What New Parents Should Know About Life Insurance
If you're considering starting a policy or wondering if it's even worthwhile, keep in mind that life insurance can be a great investment.
The most common forms of insurance - health, home and automotive coverage policies - are generally mandatory or even required by law. This may be part of the reason why so many misconceptions exist surrounding life insurance. At its most basic, life insurance is designed to protect a family against unexpected loss of income. That's why new or expecting parents are often encouraged to take out a life insurance policy. However, the sensitive nature of the topic and subsequent pressure to act quickly may prevent some families from taking the time to research plans and make an informed decision on how to proceed with a life insurance plan. If you're considering starting a policy or wondering if it's even worthwhile, keep in mind that life insurance can be a great investment depending on the circumstances.
Life insurance basics
Life insurance works similarly to any other insurance policy. After beginning a plan, the policyholder pays a regular premium. If the person dies while the plan is in effect, barring any exemptions specific to the policy, the insured person's family or other beneficiary receive what's known as a death benefit. The benefit can be as small as to cover the funeral expenses, or as large as would be required to sustain the family for many years. In any case, a larger death benefit will require a higher premium.
"Life insurance is often misunderstood."
According to statistics from the Insurance Information Institute and the Life Insurance Market Research Association, life insurance is both unpopular and misunderstood . As many as 54 percent of Americans are estimated by LIMRA to be unlikely to purchase a life insurance policy. The primary reason behind this sentiment has to do with cost, but LIMRA found that most consumers vastly overestimate the true expense of life insurance premiums, some by as much as 213 percent.
While life insurance can be a good investment for a family, this depends on the family's goals and financial health.
Term life or permanent?
There are a number of specialized insurance products out there, but the two most common life insurance plans are term life and permanent life.
Term life, according to NerdWallet, is probably the safest bet for most people , including young families. In a term life plan, the insured person is covered for a predetermined amount of time, usually anywhere from 10 to 30 years. If the policyholder dies at any point during this term, his or her family receives a death benefit payout. This is a wise investment for a family because they likely depend on the income of one, if not both, parents. The death benefit payout from a life insurance policy is supposed to provide the family with some income to stay afloat should disaster strike.
Permanent life insurance is the other most common policy, and is a little more complicated than term life.
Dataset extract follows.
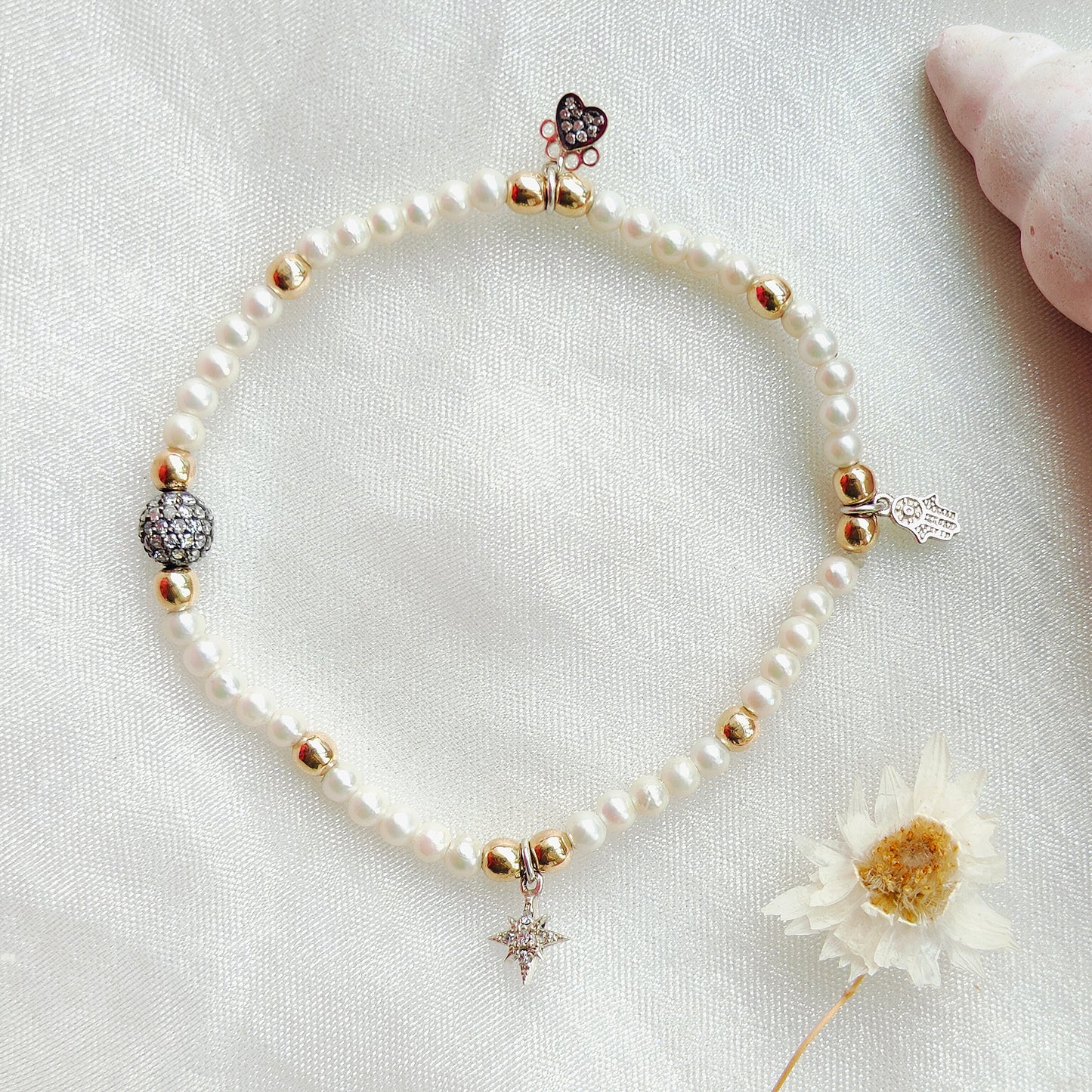 Gold, Silver & Stone Beads' Stretchable Bracelet with Charms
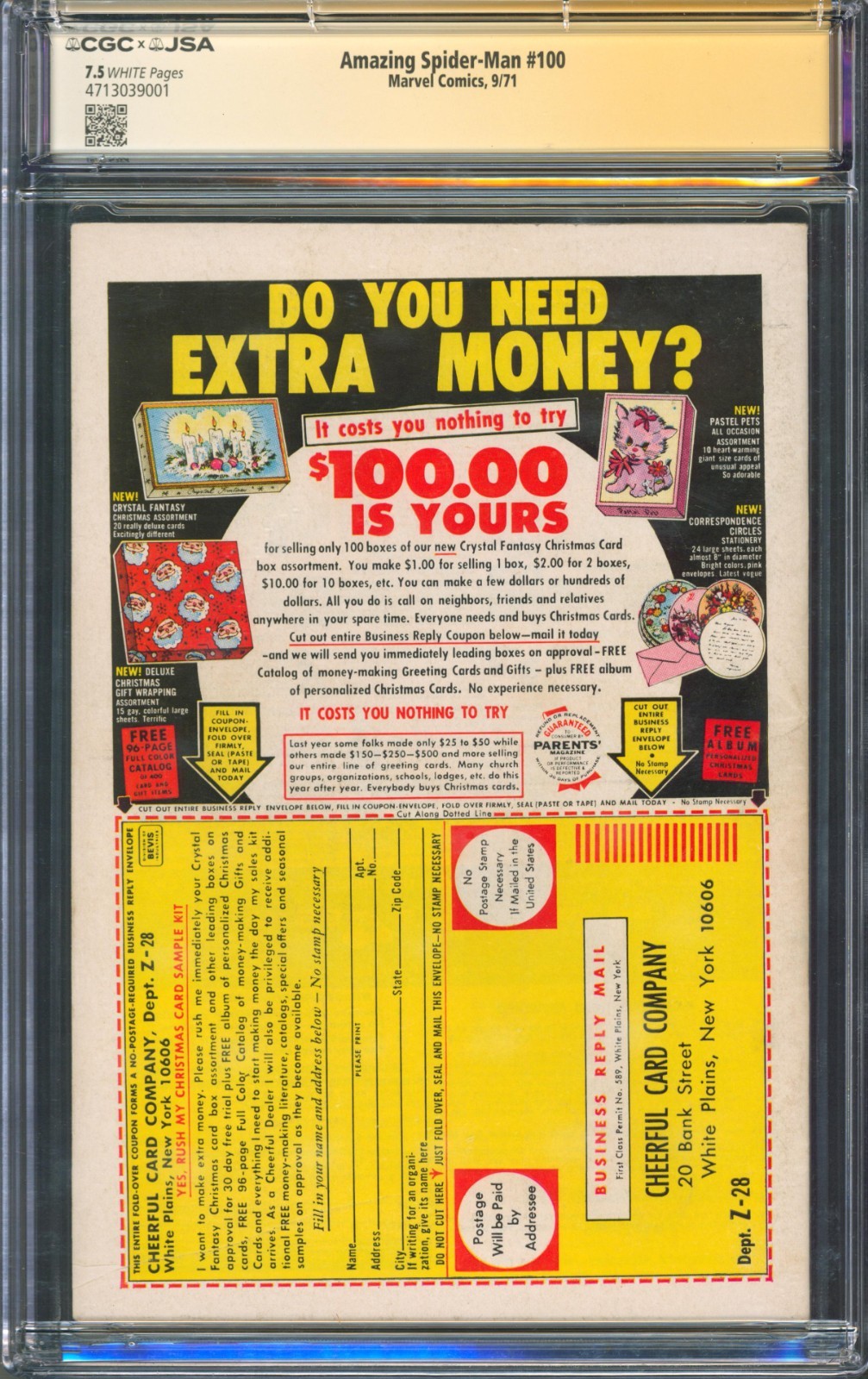 Amazing Spider-Man #100 CGC 7.5 Marvel 1971 100th Anniversary Signed Stan Lee +2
According to the New York Department of Financial Services, premiums on permanent life policies are paid for theinsured person's entire life , as the name suggests. However, these premiums add up to a cash value, which can be borrowed against to pay for premiums down the road, or to pay for other expenses. In this way, a permanent life insurance policy is a bit like a long-term savings plan. Permanent life insurance may be a wise investment for families who want to build additional savings that heirs can inherit, but it does not usually work well for the purposes of income replacement.
How to save on life insurance
The primary cost of life insurance is the monthly premium paid into the plan. The size of this premium depends on a number of factors, including the insured person's health, age and specific policy rules.
Premiums for life insurance, like most any other form of insurance, depend on the risk of the person or thing being insured. In the case of life insurance, anything that impacts a person's health could be cause for the provider to increase premium payments. [That's why most insurance policies and premium estimates are contingent on a physical exam and background check. It's important to prepare for these checkups to get the best deal on insurance going forward.
As personal finance advice website Money Crashers suggested, make sure toreceive clearance from your doctor regarding any chronic conditions you may have, and confirm that these are either being treated or will have no bearing on your overall health risk. Conditions like high cholesterol, high blood pressure or diabetes are all things that insurance companies may consider risk factors. In the weeks and days leading up to the exam, if possible, try to eat healthy, get some exercise and cut back on alcohol.
NerdWallet also suggested a few steps to take to make sure your insurer is a safe bet. When shopping for providers, research them using services like A.M. Best . This agency monitors the financial health of insurance companies and assigns them a rating to give a good estimate of how dependable they are. There would be nothing worse than buying into an insurance policy with a less-than-reputable provider who can't actually afford pay benefits. This is one of the easiest ways to save big on insurance, since it will give you the peace of mind to know that your trust is being put in the right place.